Pedro entró y cerró la puerta.
—Estaba enfadado. Te oí escupiendo todos mis defectos delante de
Rosario, y eso me cabreó. Solo pretendía ir a tomar unas copas e intentar
aclararme las ideas, pero, antes de darme cuenta, estaba totalmente borracho y esas
chicas… —Hizo una pausa—. Me desperté esta mañana y no estabas en la cama y,
cuando te encontré en el sillón y vi los envoltorios en el suelo, sentí náuseas.
—Podrías habérmelo pedido antes de gastarte todo ese dinero en comida
solo para obligarme a quedarme.
—No me importa el dinero, Paloma. Tenía miedo de que te fueras y no
volvieras a dirigirme la palabra jamás.
Su explicación me hizo sentir avergonzada. No me había parado a pensar en
cómo le habría sentado oírme hablar de lo malo que era él para mí, y ahora la
situación se había complicado de forma salvaje.
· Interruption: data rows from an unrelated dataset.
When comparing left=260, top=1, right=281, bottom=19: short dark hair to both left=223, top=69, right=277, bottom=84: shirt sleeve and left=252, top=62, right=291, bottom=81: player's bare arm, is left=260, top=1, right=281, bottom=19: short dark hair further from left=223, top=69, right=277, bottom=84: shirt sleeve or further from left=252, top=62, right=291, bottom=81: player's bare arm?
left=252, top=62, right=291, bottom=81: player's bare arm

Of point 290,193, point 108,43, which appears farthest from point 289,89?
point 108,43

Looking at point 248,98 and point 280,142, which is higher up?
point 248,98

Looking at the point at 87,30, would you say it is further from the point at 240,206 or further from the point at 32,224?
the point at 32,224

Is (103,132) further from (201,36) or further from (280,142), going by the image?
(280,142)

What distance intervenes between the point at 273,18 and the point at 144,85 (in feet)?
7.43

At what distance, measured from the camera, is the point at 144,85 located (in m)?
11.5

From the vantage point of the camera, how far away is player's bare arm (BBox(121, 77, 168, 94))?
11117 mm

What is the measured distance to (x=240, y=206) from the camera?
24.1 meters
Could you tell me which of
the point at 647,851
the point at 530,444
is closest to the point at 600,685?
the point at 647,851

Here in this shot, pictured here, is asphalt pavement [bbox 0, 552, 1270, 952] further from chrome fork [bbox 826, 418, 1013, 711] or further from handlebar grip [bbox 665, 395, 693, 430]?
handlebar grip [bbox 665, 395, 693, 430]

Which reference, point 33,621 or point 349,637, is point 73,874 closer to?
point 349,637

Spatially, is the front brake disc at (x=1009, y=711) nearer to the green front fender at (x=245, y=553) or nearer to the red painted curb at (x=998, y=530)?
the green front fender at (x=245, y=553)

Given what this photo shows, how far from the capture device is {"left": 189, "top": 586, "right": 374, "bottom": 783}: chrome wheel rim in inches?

—No pretendía herir tus sentimientos —dije, de pie bajo el agua.
—Sé que no. Y sé que no importa lo que diga ahora, porque he jodido las
cosas…, como hago siempre.
—¿Pedro?
—¿Sí?
—No vuelvas a conducir la moto borracho, ¿vale?
Esperé un minuto entero hasta que él respiró hondo y habló por fin.
—Sí, vale —dijo, antes de cerrar la puerta tras él.